Ipar-iparnya tak jauh berbeda. Mereka menjeling mendengar penuturan Bulik soal kelakuan Bakuh selama ini. "Jangan mengada-ada. Suamimu itu sedang pusing kepala memikirkan usahanya. Bagaimana bisa kau memfitnahnya begitu rupa? Jika tak bisa membantu, jangan merepotkan dia dengan menceritakan hal-hal buruk semacam ini. Tak elok!" ujar salah satu dari mereka, mewakili yang lain.

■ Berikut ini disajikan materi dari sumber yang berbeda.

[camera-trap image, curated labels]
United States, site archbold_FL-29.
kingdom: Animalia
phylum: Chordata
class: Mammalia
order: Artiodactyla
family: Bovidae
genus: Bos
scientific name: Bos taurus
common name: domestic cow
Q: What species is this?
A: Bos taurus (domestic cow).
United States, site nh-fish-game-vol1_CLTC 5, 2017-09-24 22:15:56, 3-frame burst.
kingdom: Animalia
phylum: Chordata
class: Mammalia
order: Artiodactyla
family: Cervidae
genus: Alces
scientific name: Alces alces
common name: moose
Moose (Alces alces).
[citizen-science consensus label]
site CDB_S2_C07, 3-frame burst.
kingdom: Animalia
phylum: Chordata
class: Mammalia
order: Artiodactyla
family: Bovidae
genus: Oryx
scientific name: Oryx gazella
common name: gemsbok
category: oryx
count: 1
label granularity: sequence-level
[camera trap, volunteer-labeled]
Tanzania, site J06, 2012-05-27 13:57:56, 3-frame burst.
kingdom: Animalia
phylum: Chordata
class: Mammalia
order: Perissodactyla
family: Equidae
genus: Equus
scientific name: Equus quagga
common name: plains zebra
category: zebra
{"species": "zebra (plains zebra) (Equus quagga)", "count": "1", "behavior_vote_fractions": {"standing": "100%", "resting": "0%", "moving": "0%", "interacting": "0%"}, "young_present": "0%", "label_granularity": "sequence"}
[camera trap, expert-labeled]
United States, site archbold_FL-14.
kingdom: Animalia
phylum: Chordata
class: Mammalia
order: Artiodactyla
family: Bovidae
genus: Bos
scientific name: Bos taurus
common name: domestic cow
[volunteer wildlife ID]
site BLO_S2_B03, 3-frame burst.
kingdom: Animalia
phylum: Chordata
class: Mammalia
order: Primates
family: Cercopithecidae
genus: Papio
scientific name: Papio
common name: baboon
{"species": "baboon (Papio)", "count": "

Kawan-kawannya pun sama saja. Mereka tak percaya jika Bakuh tega berlaku kasar. Selama ini pria itu selalu menampilkan wajah yang menyenangkan. Ramah, baik, dan sopan pada siapa saja. Jika terjadi kekerasan dalam rumah tangga, bisa jadi biangnya adalah Bulik. Bukan dia.
Bulik hanya menghela napas untuk menanggapi ucapan mereka. Tak ada nada keluh atau semacamnya keluar dari mulut mungilnya. Akan tetapi, dari sorot matanya aku bisa membaca kalau ia terluka.
Satu-satunya yang menjadi penghiburan bagi Bulik adalah mendengar lagu lawas milik Ebiet G. Ade, "Seberkas Cinta Yang Sirna", sembari menulis di buku harian. Tentu saja ia tak melakukannya sembarangan. Hanya saat Bakuh pergi, Bulik memiliki keleluasaan.